### Qué hacer
[A] En la reseña del concierto, ¿cuántas trompas tocaron en esta interpretación?
[B] Transcribe de la reseña del concierto el fragmento que comienza con las palabras que contienen "Nos pareció peor" y termina con "lógico y progresivo.".

### Texto extraído
Desde el comienzo vimos que la interpretación estaba bien enfilada y la sigilosa entrada en la opaca voz de los violines sostenidos por dos trompas (de las ocho prescritas, aquí nueve, cuatro de ellas desdoblándose para las tubas Wagner) fue estupendamente medida; lo mismo que la célula rítmica posterior y el primer y ominoso tema, brusco, entrecortado, elemental y subterráneo. Los violines entraron después, en frase característica, muy suavemente. Las grandes peroraciones posteriores tuvieron estupendo empaste y realización, más allá de alguna que otra intemperancia y acritud, por ejemplo de la tuba. El primer gran «crescendo» fue construido compás a compás con habilidad. Hubo contrastes, meandros expresivos, adecuada edificación de las salvajes escaladas, suficiente claridad en los clímax y laxitud en los suaves compases postreros, con las tres últimas notas sostenidas por un discreto timbal. Conclusión «velada, sorda y fúnebre», como describía Walter Abendroth.
Nos pareció peor planificado el «Scherzo», con el juguetón tema, así definido por Bruckner, del «travieso Miguelito» al frente. Resultó algo más espeso de construcción, aunque no faltó impulso y el Trío nos ofreció esa imagen soñadora que evoca, según algunos, un cuadro de Brueghel. Muy dramática la repetición. Los metales y las cuerdas a toda presión echaban humo. El director enfocó con cautela el gigantesco «Adagio» (Lento, con solemnidad, pero sin arrastrar), tiempo meditativo, sublime, centro neurálgico de la Sinfonía, «un amplio diario de soledad y de pasión, de resignación y esperanza», en palabras del musicólogo Martinotti. Un gran lied–sonata dividido en tres secciones y una coda con dos grupos de temas como base del material melódico. Todo transcurrió con el adecuado espíritu y buena letra. Excelente pulso, con no muchas retenciones, en un tempo lógico y progresivo.

### Registros proporcionados
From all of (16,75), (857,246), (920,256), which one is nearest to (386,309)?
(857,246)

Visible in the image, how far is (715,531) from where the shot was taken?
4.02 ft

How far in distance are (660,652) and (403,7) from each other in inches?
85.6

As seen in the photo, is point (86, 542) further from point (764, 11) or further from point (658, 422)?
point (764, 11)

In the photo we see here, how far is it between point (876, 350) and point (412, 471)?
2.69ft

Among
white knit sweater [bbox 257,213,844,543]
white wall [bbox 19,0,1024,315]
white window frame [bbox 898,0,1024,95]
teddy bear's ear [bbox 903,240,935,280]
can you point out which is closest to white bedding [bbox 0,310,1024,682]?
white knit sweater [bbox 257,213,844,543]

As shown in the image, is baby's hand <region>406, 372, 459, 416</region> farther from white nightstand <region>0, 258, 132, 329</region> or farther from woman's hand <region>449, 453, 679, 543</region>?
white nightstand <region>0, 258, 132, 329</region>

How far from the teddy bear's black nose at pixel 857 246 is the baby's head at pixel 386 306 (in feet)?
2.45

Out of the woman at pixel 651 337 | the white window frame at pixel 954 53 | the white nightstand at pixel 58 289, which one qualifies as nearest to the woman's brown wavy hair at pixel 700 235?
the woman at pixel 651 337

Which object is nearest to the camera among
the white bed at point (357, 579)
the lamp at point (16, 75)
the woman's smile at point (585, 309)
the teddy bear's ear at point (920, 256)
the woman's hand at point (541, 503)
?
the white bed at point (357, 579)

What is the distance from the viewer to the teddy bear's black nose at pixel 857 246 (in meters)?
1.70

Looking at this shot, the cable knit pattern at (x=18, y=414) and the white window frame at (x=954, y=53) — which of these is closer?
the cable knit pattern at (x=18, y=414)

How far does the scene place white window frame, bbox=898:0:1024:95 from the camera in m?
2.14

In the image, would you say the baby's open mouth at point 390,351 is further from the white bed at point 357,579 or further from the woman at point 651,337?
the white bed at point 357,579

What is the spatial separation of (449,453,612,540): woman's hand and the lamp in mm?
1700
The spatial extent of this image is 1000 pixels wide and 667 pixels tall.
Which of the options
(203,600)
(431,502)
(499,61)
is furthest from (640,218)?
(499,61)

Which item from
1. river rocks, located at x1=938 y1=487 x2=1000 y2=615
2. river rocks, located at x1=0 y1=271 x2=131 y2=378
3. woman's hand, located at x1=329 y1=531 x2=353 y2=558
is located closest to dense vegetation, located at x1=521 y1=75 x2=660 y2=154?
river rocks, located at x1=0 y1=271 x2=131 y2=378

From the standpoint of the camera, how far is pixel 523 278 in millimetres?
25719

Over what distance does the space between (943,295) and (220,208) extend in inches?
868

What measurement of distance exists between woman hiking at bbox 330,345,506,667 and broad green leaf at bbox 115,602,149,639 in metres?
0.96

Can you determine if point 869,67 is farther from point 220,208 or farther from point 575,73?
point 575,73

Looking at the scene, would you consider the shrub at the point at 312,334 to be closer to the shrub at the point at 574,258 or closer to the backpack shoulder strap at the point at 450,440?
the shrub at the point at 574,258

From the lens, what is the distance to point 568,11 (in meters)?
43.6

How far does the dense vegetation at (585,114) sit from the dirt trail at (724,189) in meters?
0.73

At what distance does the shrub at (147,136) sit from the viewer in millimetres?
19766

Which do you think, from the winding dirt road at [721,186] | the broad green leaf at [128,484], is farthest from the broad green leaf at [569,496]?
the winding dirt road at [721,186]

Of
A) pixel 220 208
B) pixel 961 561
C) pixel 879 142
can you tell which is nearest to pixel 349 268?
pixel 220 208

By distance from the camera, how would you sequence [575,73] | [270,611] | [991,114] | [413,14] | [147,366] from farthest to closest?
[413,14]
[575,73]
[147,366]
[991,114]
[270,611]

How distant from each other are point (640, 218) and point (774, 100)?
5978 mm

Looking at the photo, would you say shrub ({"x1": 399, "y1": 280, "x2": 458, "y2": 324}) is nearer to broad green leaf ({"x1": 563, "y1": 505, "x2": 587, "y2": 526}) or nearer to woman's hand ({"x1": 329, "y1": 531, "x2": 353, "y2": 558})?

### Lista de respuestas
[A] Nueve, en lugar de las ocho prescritas.

[B]
Nos pareció peor planificado el «Scherzo», con el juguetón tema, así definido por Bruckner, del «travieso Miguelito» al frente. Resultó algo más espeso de construcción, aunque no faltó impulso y el Trío nos ofreció esa imagen soñadora que evoca, según algunos, un cuadro de Brueghel. Muy dramática la repetición. Los metales y las cuerdas a toda presión echaban humo. El director enfocó con cautela el gigantesco «Adagio» (Lento, con solemnidad, pero sin arrastrar), tiempo meditativo, sublime, centro neurálgico de la Sinfonía, «un amplio diario de soledad y de pasión, de resignación y esperanza», en palabras del musicólogo Martinotti. Un gran lied–sonata dividido en tres secciones y una coda con dos grupos de temas como base del material melódico. Todo transcurrió con el adecuado espíritu y buena letra. Excelente pulso, con no muchas retenciones, en un tempo lógico y progresivo.